= John Kennedy (Manitoba politician) =

Canadian politician

John Kennedy (August 16, 1867 - October 1, 1927) was a politician in Manitoba, Canada. He served in the Legislative Assembly of Manitoba from 1920 to 1927, as a member of the Conservative Party.

He was born in Martintown, Ontario, the son of John Kennedy and Mary Kennedy (her maiden name), both of Scottish descent. Kennedy came west in 1882, first working at an iron works in Winnipeg and then later building bridges through the Rocky Mountains for the Canadian Pacific Railway. He then entered the hotel business in Morden, Manitoba and also farmed.

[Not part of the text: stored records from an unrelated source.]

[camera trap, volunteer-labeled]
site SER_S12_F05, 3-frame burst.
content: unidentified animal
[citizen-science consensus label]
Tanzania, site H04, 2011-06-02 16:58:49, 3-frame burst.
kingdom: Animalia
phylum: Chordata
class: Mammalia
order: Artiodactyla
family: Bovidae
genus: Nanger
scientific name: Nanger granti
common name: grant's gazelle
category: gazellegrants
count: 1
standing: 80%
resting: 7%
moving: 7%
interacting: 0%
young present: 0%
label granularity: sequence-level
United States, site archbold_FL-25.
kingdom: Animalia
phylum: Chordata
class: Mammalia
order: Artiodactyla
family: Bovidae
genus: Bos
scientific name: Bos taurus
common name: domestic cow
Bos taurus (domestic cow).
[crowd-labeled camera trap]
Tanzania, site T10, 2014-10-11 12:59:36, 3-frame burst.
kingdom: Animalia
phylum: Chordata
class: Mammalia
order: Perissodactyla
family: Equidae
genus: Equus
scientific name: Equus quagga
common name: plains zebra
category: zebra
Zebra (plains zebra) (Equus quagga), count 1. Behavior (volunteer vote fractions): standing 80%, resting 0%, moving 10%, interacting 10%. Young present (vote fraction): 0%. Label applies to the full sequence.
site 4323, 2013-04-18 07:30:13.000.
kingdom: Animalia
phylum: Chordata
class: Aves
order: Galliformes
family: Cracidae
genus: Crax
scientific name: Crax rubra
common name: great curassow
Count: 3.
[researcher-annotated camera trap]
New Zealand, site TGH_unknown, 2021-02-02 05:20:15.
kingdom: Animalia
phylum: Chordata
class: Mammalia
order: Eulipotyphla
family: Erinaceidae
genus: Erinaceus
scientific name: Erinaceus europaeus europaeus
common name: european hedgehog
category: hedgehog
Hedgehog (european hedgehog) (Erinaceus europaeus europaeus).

He was first elected to the Manitoba legislature in the 1920 provincial election, defeating Liberal candidate Howard Winkler by sixty-two votes in the southern Manitoba constituency of Morden and Rhineland. The Conservatives won only eight seats out of fifty-five in this campaign, and Kennedy served on the opposition benches for the next two years.

He was re-elected in the 1922 election, defeating United Farmers of Manitoba candidate John Sweet by 337 votes. The Conservatives fell to seven seats provincially, and Kennedy remained an opposition member. He did not seek re-election in 1927.

Kennedy died in Vancouver, British Columbia in 1927.